Senza parlare delle sceneggiate che andavano in onda regolarmente ogni anno con l’”assemblea di TicinoModa”. Marina Masoni, la presidentissima (suo cognato era nel CdA di LGI fin dagli inizi), sul palco a spiegare quanto fosse importante il settore moda per il Cantone, e sotto un parterre di fans adoranti – con Christina Vitta in prima fila – ad applaudire e scuotere la testolina su e giù come quegli orrendi cagnetti finti che si vedevano tanti anni fa sul lunotto posteriore di alcune auto. Da quando Kering ha “ristrutturato”, finite anche le mega-assemblee. Ma bastava dare un’occhiata alla pagina ufficiale di Ticino Moda per capire che era tutta fuffa: una trentina di aziende affiliate e neanche una propria sede (l’indirizzo della sede era quella della Camera di Commercio del Ticino).

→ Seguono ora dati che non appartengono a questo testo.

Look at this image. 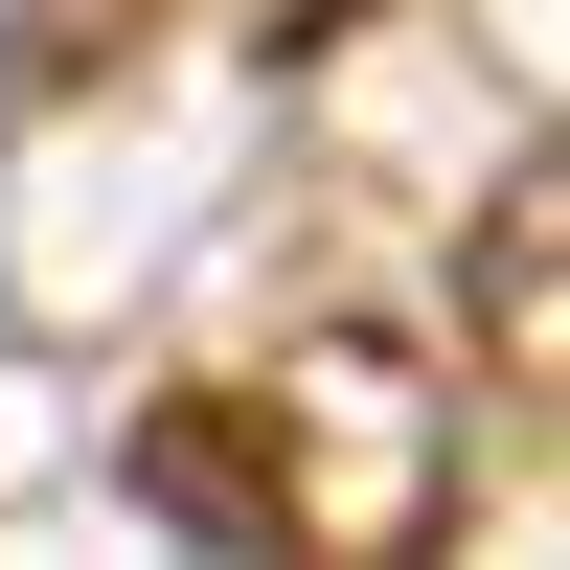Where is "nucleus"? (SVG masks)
Masks as SVG:
<instances>
[{
    "label": "nucleus",
    "instance_id": "nucleus-1",
    "mask_svg": "<svg viewBox=\"0 0 570 570\" xmlns=\"http://www.w3.org/2000/svg\"><path fill=\"white\" fill-rule=\"evenodd\" d=\"M115 480L160 502V525H206V548H434V502H456V389L411 343H365V320H297V343H252V365H206V389H160L115 434Z\"/></svg>",
    "mask_w": 570,
    "mask_h": 570
},
{
    "label": "nucleus",
    "instance_id": "nucleus-2",
    "mask_svg": "<svg viewBox=\"0 0 570 570\" xmlns=\"http://www.w3.org/2000/svg\"><path fill=\"white\" fill-rule=\"evenodd\" d=\"M480 365H502V411H548V365H570V206L548 183L480 206Z\"/></svg>",
    "mask_w": 570,
    "mask_h": 570
}]
</instances>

Son trent’anni di illusioni vendute ai cittadini e quelli che abbiamo qui evocato sono solo pochissimi esempi. L’MPS ha inoltrato decine di interrogazioni sul settore moda, ma la risposta del governo è sempre la stessa: io non c’ero e se c’ero dormivo. Sarebbe interessante una volta scoprire come sono state scelte le sedi dei capannoni LGI: in base alle maggioranze politiche? Scommettendo sulla “serietà” dei controlli? Per farne degli esempi su come un ameno comune può diventare ricco chiudendo gli occhi? Quel che è certo è che ora del “settore di punta” rimangono capannoni vuoti, imposte da rimborsare e costi esterni generali dal traffico dei camion scaricati sulla collettività; e, come sempre, nessuno dei principali attori ha il coraggio di assumersene le responsabilità.